Their approach combines three interconnected systems. First, instead of relying on overused groundwater, they desalinate seawater or brackish water using solar-powered reverse osmosis, delivering it directly to plant roots through drip irrigation to minimise evaporation. Second, they rebuild degraded soil using a mix they call ‘green manure’, made from compost, biochar, and microorganisms to restore moisture retention and biological activity. Third, they use a layered agroforestry model, combining tall trees, mid-level plants, and ground crops. Most species are native to Morocco, chosen for their natural resilience to heat, wind, and saline conditions.

“It wasn’t enough to show environmental benefits; we had to prove there was economic value too,” says Rombaut. “When land starts producing crops, holding more water, and generating income, the concept becomes real.” Some crops, such as rosemary, geranium, and citronella, can be harvested within two years, creating early revenue while slower-growing trees build biomass and capture carbon over time.

Alongside its farming work, the company has developed a software platform called RegenWise, which may be even more critical to scaling the model. “We saw a disconnect between deep agronomic knowledge and scalable decision-making,” Rombaut explains. “Traditional consulting is powerful but hard to scale, while many digital tools lack deep agronomic interpretation. RegenWise was built to bridge that gap by turning soil, water, climate, vegetation, and field data into actionable recommendations and monitoring indicators.” The platform draws on satellite imagery for daily monitoring and converts accumulated field data into recommendations that can guide project design and management without requiring an on-the-ground specialist at every site.

At its core, RegenWise is designed to solve the challenge of repeatability. “Many regenerative projects succeed at a small scale because they rely on a few experts and a lot of manual effort,” says Rombaut. “To scale, you need standardised processes that still adapt to local conditions.” This matters because the regions they target, from Morocco to Namibia, vary widely in soil, climate, and economic context. Their bet is that a strong data layer can handle that variation without reinventing each project from scratch.

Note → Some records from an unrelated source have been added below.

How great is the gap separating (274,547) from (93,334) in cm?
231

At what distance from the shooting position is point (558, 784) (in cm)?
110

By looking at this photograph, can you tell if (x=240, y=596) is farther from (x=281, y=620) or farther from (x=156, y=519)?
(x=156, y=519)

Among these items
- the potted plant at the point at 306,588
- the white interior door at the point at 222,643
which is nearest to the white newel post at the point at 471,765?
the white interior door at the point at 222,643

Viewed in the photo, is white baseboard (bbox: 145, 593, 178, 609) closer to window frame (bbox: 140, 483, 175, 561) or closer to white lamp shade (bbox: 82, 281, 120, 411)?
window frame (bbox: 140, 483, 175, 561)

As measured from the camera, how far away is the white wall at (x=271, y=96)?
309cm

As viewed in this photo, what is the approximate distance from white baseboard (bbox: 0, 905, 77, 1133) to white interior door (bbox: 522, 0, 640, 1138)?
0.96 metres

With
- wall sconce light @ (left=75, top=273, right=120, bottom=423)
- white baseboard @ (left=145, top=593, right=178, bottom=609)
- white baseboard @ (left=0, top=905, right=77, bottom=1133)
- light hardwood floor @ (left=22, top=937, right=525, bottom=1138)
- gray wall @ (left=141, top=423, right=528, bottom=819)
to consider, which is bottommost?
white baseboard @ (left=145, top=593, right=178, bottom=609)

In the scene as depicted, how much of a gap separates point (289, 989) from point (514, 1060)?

The company’s revenue comes from three main sources: high-value crops, consulting and land restoration services, and carbon credits generated as ecosystems recover. While carbon draws investor attention, Rombaut is clear it’s not the main driver for farmers. “Farmers do not transition because of carbon alone," says Rombaut. "They transition when they see better resilience, better yields, lower risk, or better income. Our view is that carbon should be measured and valued, but it should not be the only reason for building regenerative systems."

The gap between ecological timescales and investment timescales is the company's sharpest operational tension. "Investors need measurable results faster than land regeneration naturally happens," says Rombaut. "The challenge is translating long-term ecological transformation into short-term decision signals." The company's response is to surface early indicators through the software platform—vegetation health scores, soil cover readings, water stress data, and crop survival rates—that can demonstrate a project is moving in the right direction without overstating what the first two or three years of regeneration can realistically deliver.

Water remains the toughest constraint. “Without reliable and efficient water use, everything becomes more fragile,” Rombaut says. Infrastructure costs are another hurdle, along with aligning the priorities of different stakeholders. “Farmers, investors, corporations, and public institutions all define success differently - whether it’s yield, carbon, social impact, or financial risk. A big part of our job is creating a shared language through data.”


So far, the company has raised $1 million in seed funding from Katapult and the Catalyst Fund, secured a $50,000 grant at the DeepTech Summit 2025, and joined the EBRD’s Star Venture programme in Morocco. It is also being supported by the NextAfrica accelerator as it expands across the continent, with a 500-hectare project already underway.

“Technology on its own isn’t the solution,” Rombaut says. “But it can help scale the right solutions much faster.”